Have a wonderful Fourth of July and a good new start in your new life. I appreciate everything you write about and had feared you were just G O N E. Hugs and cheers
Ah, yes, laws of physics, what goes up must come down, seems simple enough…
Agreed. A few years ago, living in the middle of the city (where fireworks are also banned) I ended up calling the cops on my neighbors who insisted on setting off fireworks IN THE MIDDLE OF THE STREET. This is a city neighborhood, where the houses are much to close together and all the cars are parked on the street. After 20 minutes, they finally hit my car and I’d had enough.
Idiots.
Even though we’re pretty rural out here, the subdivision is more suburban-like. For instance, all the yards are the size of postage stamps. OccDoc would have a heart attack if anything hit his car! We’ll have to keep the garage closed tonight! Enjoy the silence of a banned fireworks for me.
I agree with you, but my mom can also tell you just how scared I was of fireworks (even professional ones) as a child. She had to hold her hands over my ears. I don’t see the point of driveway fireworks either; I have better things to waste my money on.
Seriously, there are way better things to waste money on! Like shoes!
Hope you both have a wonderful 4th of July!
Have a fabulous 4th, too!
Oy! I do agree with you Michelle. I like the professional displays best. When I was stationed in Germany, Dec 31, 1999, I lived on the economy and the natives were setting off the fireworks in the streets. A few times I had the explosions land on my balcony. Not Fun!
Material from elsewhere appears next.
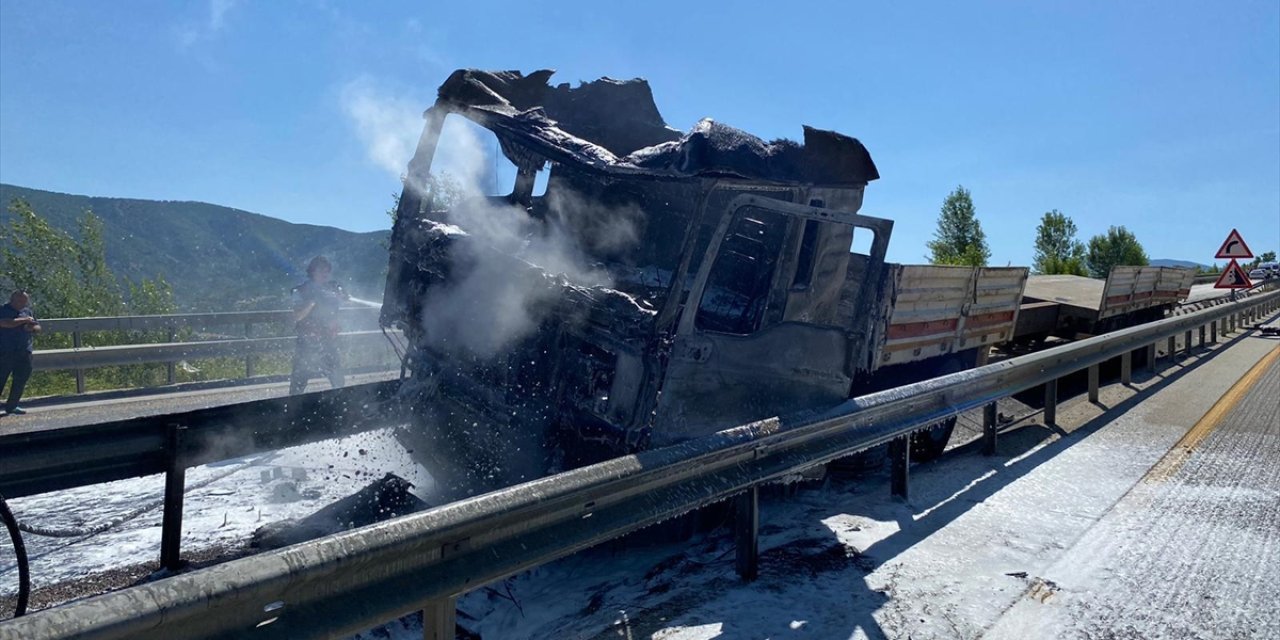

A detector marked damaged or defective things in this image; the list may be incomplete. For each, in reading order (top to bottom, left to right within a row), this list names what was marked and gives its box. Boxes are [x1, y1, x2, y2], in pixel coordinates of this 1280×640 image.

charred metal roof panel [435, 69, 875, 185]
burned truck cab [378, 71, 890, 499]
burnt cab window opening [696, 207, 783, 335]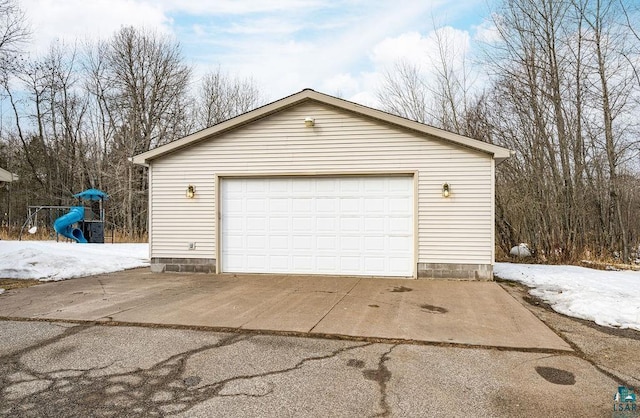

Last night the local drunken idiots in my neighborhood started in with their displays. Really? Come on folks now! Its after fricken midnight and I don’t want to be hearing your obnoxious explosions. I hear the bombing range all the time since I live on post…that I can sleep through. Fireworks, done by the drunken, are an annoyance. Tomorrow is the last legal day for them here.
Redneck fireworks annoy the crap out of me! Maybe it’s because I grew up in city limits that banned home fireworks (CA wildfires, anyone?), but it always seemed a little hillbilly to me. And you know, I susceptible to advertising- those billboards of a raised hand wishing you a happy 4th with only 4 fingers? Yep, worked.
Enjoy the pro’s- they’re always the best anyways
Definitely one bonus to living in the middle of the desert–no fireworks allowed unless it/s at an officially sanctioned event. This will probably be the quietest fourth my family has experienced yet! Here’s hoping you make it through the hillbilly fireworks show[s] unscathed!
That’s the thing – we live in the desert, too! The fireworks went on well past one last night. I’m so happy I have to work this morning.